## start Quoted passage

The West Hills is a term generally used to collectively describe the western suburbs of Pittsburgh, Pennsylvania.  A smaller portion of the area is known as the Airport Area.

Though most communities are located southwest and west of the Ohio River, some of the West Hills area is located on the northern side of the river.
I-79 and state routes 60 and 65 serve the West Hills, with I-376 (known locally as the Parkway West), connecting the region to the Pittsburgh International Airport.

Communities
While there are no official boundaries of what communities are part of this Pittsburgh region, the following list of communities are considered to be part of the western hills area of Pittsburgh.

## end Quoted passage
## start Data section

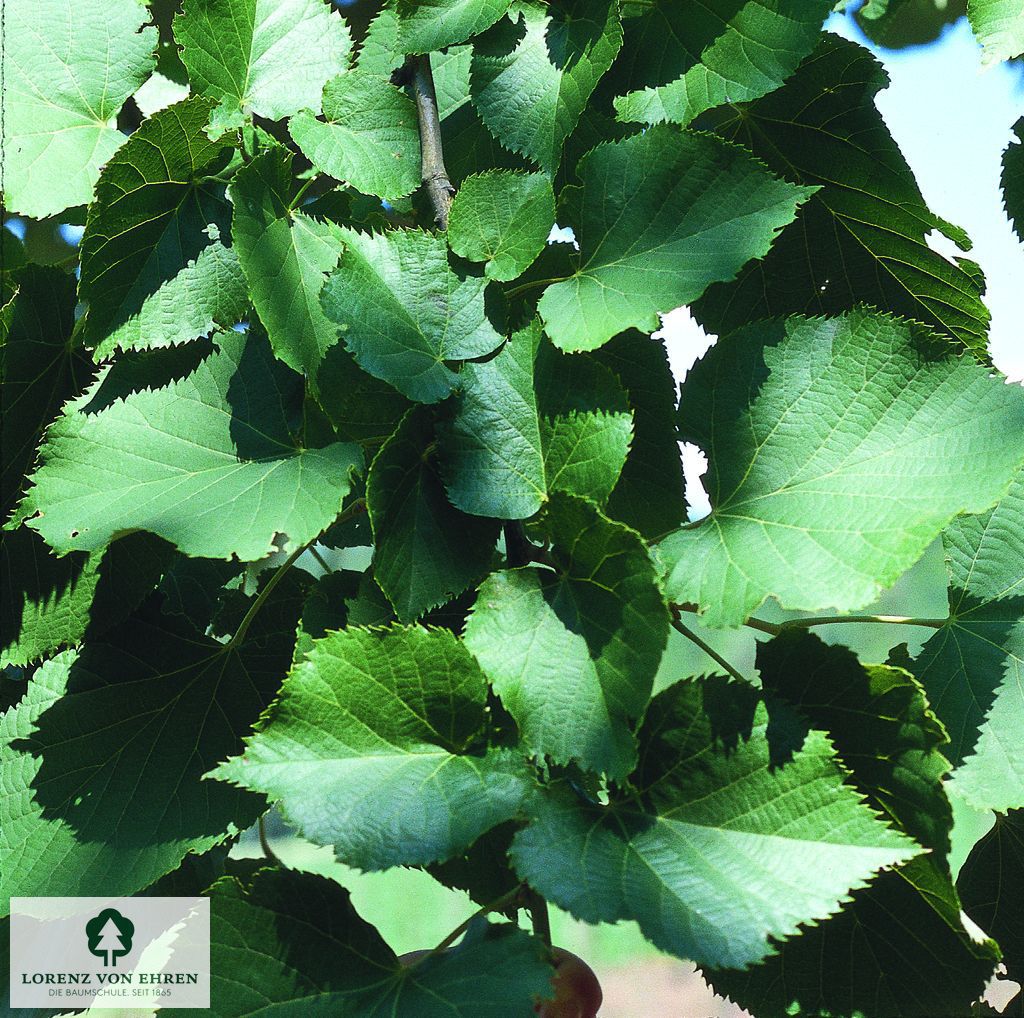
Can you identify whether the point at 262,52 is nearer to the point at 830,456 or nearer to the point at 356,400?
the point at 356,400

## end Data section
## start Data section

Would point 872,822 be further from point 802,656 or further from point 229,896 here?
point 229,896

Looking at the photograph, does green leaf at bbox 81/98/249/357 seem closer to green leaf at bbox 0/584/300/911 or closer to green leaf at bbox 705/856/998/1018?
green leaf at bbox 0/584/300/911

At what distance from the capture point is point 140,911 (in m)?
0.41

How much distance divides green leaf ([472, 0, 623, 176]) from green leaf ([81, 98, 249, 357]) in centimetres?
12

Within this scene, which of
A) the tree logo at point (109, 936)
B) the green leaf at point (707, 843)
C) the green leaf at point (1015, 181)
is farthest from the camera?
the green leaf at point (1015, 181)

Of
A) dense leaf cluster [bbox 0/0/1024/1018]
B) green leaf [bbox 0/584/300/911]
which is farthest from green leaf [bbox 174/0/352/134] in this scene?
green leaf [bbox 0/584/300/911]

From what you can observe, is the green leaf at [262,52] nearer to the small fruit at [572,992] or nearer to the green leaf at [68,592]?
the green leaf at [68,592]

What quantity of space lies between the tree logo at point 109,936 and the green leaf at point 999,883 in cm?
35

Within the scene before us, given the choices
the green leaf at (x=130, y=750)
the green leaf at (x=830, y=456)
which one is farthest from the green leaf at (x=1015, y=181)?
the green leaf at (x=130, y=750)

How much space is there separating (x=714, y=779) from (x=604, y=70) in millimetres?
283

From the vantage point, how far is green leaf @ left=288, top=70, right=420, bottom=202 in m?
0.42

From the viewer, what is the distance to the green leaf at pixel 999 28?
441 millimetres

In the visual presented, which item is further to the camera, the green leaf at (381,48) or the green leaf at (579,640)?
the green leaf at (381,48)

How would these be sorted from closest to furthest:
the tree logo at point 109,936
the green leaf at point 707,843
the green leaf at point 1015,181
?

## end Data section

• [Exercise directions] Quote the passage about the West Hills word for word, from "The West Hills is" up to and including "of the river.".

• [Full output]
The West Hills is a term generally used to collectively describe the western suburbs of Pittsburgh, Pennsylvania.  A smaller portion of the area is known as the Airport Area.

Though most communities are located southwest and west of the Ohio River, some of the West Hills area is located on the northern side of the river.